Gubernur Koster turut mengapresiasi langkah Universitas Mahasaraswati yang menghadirkan Rocky Gerung sebagai narasumber kuliah umum. Ia menyebut Rocky Gerung sebagai sosok yang inspiratif dan mampu memantik semangat berpikir kritis.
“Bung Rocky Gerung adalah sahabat baik saya. Beliau orang yang sangat memotivasi, menginspirasi dan penyemangat. Saat bertegur sapa, meskipun hanya lewat telepon, tetap mampu memantik semangat lawan bicara. Terima kasih sudah meluangkan waktu hadir di Bali. Karena saya yakin beliau ini sibuk. Ini sebuah kehormatan bagi Universitas Saraswati,” terangnya.
Sementara itu, dalam kuliah umumnya, Rocky Gerung menekankan bahwa kehadiran AI harus dipahami sebagai tantangan bagi manusia untuk terus mengasah kemampuan berpikir kritis.
“AI membantu kita memperkuat kemampuan berpikir.
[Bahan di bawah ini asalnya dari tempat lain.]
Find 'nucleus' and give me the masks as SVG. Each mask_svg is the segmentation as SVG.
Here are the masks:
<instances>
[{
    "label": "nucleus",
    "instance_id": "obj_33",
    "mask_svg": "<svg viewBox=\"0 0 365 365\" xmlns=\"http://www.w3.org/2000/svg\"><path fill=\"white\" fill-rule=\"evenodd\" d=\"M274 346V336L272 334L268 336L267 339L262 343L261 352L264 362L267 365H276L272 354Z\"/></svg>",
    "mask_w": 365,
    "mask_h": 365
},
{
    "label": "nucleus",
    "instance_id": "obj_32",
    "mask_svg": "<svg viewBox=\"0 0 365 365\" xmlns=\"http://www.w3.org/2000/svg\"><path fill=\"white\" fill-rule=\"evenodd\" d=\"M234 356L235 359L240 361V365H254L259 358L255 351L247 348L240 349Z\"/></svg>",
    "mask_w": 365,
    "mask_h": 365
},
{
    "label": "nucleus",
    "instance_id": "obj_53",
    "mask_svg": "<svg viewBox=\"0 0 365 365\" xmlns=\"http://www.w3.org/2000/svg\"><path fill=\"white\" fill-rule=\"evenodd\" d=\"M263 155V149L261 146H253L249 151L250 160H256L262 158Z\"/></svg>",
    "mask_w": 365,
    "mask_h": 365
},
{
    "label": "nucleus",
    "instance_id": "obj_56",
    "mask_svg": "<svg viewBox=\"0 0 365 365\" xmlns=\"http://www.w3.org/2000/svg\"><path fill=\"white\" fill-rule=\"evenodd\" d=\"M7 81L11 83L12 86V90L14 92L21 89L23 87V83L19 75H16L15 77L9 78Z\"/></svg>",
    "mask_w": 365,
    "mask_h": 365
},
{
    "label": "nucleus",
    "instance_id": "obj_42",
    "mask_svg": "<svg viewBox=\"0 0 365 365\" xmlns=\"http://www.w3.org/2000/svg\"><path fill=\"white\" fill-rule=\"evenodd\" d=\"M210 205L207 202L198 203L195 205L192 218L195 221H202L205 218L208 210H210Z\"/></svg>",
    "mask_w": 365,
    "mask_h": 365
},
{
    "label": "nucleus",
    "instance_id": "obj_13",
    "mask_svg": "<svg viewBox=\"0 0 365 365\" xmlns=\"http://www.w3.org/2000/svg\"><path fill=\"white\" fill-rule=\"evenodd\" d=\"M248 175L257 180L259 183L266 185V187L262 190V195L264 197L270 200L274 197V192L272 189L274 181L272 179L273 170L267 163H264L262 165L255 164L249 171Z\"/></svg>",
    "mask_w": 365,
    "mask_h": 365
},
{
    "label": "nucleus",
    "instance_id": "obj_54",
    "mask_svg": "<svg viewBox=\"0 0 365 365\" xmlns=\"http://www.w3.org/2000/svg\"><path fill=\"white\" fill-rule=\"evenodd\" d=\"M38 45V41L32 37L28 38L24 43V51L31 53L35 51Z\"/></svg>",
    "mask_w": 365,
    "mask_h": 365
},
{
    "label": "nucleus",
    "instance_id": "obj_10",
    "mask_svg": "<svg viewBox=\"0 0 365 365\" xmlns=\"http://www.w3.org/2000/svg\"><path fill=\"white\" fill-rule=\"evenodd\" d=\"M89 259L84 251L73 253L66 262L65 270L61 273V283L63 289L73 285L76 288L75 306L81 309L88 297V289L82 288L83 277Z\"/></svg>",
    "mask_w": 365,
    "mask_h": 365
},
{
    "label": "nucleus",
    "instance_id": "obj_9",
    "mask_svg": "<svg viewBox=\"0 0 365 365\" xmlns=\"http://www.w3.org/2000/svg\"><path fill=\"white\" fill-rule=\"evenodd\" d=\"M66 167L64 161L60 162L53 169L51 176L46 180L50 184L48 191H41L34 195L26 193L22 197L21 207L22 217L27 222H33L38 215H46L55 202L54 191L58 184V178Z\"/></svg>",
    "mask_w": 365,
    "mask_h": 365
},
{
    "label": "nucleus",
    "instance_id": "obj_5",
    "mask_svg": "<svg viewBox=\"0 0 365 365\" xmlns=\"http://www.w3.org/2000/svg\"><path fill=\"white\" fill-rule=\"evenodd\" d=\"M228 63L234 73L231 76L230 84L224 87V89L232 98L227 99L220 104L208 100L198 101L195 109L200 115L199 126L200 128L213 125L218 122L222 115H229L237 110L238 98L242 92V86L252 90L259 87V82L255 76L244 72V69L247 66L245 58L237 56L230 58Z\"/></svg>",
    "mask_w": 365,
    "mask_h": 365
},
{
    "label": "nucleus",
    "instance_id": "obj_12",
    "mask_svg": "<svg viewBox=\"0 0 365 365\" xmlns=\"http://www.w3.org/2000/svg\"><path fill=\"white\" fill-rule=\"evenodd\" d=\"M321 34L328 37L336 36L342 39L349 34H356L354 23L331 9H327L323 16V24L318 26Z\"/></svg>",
AI menguji kita, dan pada saat yang sama kita juga perlu menguji AI. Prinsipnya sederhana, jangan hanya bertanya, tetapi kritisi dan uji argumennya,” kata Rocky Gerung.
Ia menjelaskan bahwa AI bekerja berbasis kecepatan komputasi dan pembelajaran artifisial, sedangkan manusia bertumpu pada pengalaman, nilai, dan kesadaran moral.
“AI tidak dapat berpikir secara utuh dan tidak memiliki moralitas. Di sinilah perbedaannya dengan manusia. Kita adalah makhluk bermoral, dan passion hadir dalam diri kita,” terangnya.
Rocky Gerung juga mengapresiasi Universitas Mahasaraswati yang konsisten mengangkat isu logika, dialektika, dan retorika di tengah arus perkembangan teknologi digital.
“Kemampuan berpikir logis, berargumentasi secara dialektis, dan menyampaikan gagasan secara efektif merupakan keterampilan inti yang harus terus dirawat. Saya berharap dari Bali lahir komunitas yang konsisten menjaga nalar sehat dan Unmas dapat menjadi salah satu penjaganya,” paparnya.
Kuliah umum ini turut dihadiri Ketua Yayasan Perguruan Rakyat Saraswati Pusat Denpasar Tjok Istri Sri Ramaswati, SH., MM., Rektor Unmas Prof. Dr. Sukawati Lanang P. Perbawa, SH., MH., serta diikuti dosen dan mahasiswa Universitas Mahasaraswati Denpasar. (red).